(Brano):
Il confronto Usa-Cina passa per le Filippine.

asia-cina-filippineLe dispute territoriali per le isole Paracel e Spratly nel Mar cinese meridionale e l'incidente di Scarborough Shoal. L'assertività cinese preoccupa gli Stati vicini. Manila ne approfitta per rinsaldare la cooperazione con gli Usa, che chiudono un occhio sulle violazioni dei diritti umani da parte delle Forze armate filippine.

La politica estera della Repubblica Popolare Cinese, ufficialmente, è basata sui cinque criteri di convivenza pacifica che dovrebbero - nelle intenzioni di Pechino - assicurare pace e stabilità in Asia e permettere alla Cina di proseguire nel suo percorso di crescita e modernizzazione.

Tra questi principi spiccano il rispetto per l’integrità territoriale, la sovranità e la non interferenza in questioni domestiche di altri Stati sovrani. Tali principi, tuttavia, sembrano in contrasto con le recenti prese di posizione del governo cinese riguardanti le zone di influenza economica esclusiva e le acque territoriali nel Mare Cinese Meridionale.

(Compito da svolgere): Traduci in inglese questa frase del brano sulla politica estera cinese: «Tra questi principi spiccano il rispetto per l’integrità territoriale, la sovranità e la non interferenza in questioni domestiche di altri Stati sovrani.»

(Dati forniti):
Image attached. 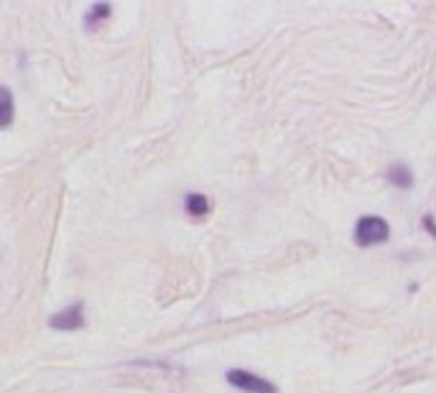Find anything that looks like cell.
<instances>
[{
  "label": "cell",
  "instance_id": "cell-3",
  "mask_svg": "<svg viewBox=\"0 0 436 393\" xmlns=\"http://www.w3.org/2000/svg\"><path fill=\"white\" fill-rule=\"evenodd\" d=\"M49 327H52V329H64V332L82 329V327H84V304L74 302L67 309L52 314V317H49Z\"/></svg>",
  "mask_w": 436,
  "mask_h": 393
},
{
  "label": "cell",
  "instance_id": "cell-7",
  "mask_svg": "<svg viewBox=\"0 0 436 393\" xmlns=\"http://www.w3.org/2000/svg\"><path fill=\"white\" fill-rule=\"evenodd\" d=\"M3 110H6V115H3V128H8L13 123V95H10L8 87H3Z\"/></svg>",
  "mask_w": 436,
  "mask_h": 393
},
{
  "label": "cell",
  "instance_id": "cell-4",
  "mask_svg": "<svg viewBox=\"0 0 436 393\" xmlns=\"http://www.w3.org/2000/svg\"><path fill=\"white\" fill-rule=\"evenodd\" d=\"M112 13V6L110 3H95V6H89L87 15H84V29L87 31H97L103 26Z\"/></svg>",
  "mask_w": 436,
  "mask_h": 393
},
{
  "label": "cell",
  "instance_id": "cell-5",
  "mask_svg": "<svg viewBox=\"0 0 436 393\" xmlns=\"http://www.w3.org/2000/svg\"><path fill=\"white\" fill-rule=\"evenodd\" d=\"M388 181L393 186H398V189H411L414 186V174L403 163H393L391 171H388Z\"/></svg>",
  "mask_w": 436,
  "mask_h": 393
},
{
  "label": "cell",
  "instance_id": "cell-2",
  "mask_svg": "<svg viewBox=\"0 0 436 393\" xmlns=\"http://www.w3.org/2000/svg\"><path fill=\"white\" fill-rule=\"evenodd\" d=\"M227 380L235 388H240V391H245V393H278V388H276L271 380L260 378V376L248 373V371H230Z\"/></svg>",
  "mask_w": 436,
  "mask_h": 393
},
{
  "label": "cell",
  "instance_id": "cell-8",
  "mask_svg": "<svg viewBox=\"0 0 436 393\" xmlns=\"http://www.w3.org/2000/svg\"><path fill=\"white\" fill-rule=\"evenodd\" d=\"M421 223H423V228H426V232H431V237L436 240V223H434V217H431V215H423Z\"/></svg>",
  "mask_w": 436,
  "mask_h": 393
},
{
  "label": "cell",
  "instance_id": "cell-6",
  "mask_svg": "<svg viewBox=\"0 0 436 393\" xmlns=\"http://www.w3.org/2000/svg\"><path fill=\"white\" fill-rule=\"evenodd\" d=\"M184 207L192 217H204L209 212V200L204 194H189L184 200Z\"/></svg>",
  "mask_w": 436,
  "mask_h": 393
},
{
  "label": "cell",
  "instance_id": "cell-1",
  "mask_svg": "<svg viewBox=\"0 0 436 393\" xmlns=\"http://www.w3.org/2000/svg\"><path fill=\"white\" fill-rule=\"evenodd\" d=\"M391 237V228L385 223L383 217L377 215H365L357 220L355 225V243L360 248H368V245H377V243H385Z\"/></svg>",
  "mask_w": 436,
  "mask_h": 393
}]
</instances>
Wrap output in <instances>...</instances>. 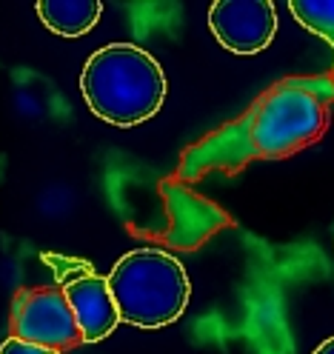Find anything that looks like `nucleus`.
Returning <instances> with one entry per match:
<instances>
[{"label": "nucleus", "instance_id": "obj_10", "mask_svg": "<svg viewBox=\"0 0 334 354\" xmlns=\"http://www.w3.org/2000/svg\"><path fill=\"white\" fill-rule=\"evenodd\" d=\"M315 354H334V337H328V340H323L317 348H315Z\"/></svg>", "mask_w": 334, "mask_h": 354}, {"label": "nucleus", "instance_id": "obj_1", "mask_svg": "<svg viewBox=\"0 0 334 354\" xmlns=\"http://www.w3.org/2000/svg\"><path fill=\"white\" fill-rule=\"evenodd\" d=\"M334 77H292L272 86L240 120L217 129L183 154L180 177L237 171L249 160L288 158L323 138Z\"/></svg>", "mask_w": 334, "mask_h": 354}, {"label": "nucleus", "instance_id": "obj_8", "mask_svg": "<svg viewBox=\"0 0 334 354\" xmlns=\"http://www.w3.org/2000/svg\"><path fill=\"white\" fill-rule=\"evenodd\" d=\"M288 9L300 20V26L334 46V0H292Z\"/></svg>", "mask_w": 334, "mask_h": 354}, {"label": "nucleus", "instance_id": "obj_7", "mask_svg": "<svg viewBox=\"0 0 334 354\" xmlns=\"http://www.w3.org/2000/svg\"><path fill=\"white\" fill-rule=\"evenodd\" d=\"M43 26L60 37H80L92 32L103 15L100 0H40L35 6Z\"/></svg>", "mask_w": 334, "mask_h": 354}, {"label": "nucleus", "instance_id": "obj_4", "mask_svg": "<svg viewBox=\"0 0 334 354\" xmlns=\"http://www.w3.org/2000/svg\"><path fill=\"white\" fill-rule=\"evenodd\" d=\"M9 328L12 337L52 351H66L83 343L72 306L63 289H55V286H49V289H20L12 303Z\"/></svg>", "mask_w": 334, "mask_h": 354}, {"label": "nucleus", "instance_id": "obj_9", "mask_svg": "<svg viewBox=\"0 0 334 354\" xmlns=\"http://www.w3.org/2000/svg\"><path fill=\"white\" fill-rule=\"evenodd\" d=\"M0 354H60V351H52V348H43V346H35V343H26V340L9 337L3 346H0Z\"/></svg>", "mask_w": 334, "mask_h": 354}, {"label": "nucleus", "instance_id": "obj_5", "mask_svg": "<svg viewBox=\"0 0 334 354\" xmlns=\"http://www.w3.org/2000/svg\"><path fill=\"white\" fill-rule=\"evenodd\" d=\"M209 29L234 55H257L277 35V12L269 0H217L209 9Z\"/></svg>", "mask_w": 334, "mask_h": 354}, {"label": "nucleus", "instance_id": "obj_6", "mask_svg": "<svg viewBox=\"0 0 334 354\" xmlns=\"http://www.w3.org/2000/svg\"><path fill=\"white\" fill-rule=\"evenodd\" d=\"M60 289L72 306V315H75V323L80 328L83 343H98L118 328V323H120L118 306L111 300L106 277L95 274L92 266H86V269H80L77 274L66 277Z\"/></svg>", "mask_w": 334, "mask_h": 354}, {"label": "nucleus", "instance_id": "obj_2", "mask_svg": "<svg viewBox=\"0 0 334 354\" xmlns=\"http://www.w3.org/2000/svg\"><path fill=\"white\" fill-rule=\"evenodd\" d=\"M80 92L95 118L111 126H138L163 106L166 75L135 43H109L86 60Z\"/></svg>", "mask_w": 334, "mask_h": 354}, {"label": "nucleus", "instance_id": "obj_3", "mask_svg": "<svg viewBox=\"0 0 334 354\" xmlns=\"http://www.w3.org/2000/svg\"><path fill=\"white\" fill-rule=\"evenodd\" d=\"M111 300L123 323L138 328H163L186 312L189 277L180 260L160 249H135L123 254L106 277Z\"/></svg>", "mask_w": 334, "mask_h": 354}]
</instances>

(Risposta al compito): Among these principles, respect for territorial integrity, sovereignty, and non-interference in the domestic affairs of other sovereign states stand out.